Sobre el empleo del marketing, y además político, sin duda alguna es un elemento inevitable en todo ambicioso proyecto social y que, como fue el caso del Nuevo Cine Latinoamericano –que llegó a crear con ese nombre un emblemático festival con sede en La Habana hace más de 35 años–, necesita especialmente de la identificación y el apoyo de un público si no masivo, por lo menos numeroso, con cuota de mística que refuerce su legitimidad. Por poner el ejemplo de un autor totalmente disímil, el marketing ayudó a consolidar el mito de Alfred Hitchcock, el mago del suspenso de los sorprendentes giros narrativos y divertidos cameos, la también inquietante serie de TV que presentaba flemáticamente, la negativa al ingreso a las proyecciones de Psicosis luego de haber empezado y el ruego a sus fanáticos de no revelar datos claves.
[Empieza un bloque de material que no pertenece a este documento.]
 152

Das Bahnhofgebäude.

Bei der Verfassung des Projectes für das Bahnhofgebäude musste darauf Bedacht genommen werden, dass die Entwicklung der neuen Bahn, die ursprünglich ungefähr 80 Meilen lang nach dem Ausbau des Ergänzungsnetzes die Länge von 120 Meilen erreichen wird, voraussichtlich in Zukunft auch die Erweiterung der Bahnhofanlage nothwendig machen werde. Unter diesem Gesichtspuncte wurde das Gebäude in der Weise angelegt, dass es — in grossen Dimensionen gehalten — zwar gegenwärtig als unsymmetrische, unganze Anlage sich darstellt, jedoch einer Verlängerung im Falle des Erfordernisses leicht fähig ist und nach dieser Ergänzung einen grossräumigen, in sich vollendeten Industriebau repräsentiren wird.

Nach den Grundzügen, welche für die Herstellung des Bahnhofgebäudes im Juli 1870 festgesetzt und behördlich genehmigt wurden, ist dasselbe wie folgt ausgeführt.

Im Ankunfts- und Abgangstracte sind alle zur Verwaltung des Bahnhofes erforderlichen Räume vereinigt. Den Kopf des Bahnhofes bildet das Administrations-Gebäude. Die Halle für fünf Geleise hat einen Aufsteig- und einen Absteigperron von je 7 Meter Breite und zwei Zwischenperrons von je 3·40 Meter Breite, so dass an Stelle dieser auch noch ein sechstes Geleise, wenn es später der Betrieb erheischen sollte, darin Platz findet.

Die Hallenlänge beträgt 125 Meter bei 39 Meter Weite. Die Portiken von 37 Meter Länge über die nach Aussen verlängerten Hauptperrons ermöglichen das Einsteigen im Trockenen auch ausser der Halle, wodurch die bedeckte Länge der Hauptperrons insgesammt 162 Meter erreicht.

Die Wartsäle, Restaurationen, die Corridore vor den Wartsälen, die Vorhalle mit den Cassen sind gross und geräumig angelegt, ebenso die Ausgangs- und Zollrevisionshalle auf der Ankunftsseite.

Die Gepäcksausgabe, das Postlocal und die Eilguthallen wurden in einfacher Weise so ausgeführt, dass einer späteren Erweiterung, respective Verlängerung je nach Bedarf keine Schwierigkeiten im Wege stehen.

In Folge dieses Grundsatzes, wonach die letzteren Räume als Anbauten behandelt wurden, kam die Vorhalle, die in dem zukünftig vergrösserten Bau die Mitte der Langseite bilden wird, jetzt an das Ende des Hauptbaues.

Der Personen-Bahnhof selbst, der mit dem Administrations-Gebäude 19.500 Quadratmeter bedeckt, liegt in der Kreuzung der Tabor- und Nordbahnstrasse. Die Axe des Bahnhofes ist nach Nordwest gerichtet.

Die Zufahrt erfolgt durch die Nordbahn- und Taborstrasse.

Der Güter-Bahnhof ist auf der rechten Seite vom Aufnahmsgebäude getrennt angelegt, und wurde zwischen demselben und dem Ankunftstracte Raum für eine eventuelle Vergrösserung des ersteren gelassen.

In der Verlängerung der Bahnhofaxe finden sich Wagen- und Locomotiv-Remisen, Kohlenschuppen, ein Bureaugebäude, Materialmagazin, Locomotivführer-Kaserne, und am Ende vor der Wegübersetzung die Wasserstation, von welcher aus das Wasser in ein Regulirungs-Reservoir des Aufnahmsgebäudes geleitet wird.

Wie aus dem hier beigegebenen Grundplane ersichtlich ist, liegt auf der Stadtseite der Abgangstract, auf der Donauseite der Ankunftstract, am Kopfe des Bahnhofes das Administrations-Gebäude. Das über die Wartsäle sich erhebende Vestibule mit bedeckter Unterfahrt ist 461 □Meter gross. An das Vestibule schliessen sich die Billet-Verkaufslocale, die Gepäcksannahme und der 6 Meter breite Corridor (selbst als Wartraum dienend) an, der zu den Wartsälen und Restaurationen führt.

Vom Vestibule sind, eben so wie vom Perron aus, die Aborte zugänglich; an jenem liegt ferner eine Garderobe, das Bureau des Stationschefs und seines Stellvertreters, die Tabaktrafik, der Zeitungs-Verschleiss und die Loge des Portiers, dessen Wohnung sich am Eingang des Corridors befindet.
O «Más estrellas que en el cielo», lema MGM.
Si el marketing es práctica comercial universalmente extendida –que precisamente evoluciona significativamente en los años 70–, permanente y excesiva, y en cine encuentra su paroxismo en Hollywood, con una omnipresencia diaria que penetra en el imaginario colectivo de miles de millones de espectadores, ¿cómo no iban a poder cineastas de América Latina hacer algo de marketing para fortalecer la vigencia del fenómeno que, finalmente, generó un conjunto de buenas películas, enriqueció el acervo cinematográfico y cultural de América Latina y la Historia del Cine? La compleja dinámica de la cinematografía, artística, industrial e identitaria, contempla combinar criterios y lógicas para favorecer su desarrollo más integral y amplio, por lo que no tiene mucho sentido cuestionar medio siglo después esos procedimientos que ayudaron a visibilizar más el Nuevo Cine Latinoamericano de la época y dejar un legado para las siguientes generaciones del cine en nuestra región. En todo caso, lo que sí puede sostenerse es que esas cintas, a la vez que no siempre eran precisamente refractarias al sistema de producción hegemónica, aplicaban mecanismos y estilos de difusión similares a los de la industria fílmica que proclamaban rechazar, adaptándolos a sus discursos, perfiles y necesidades.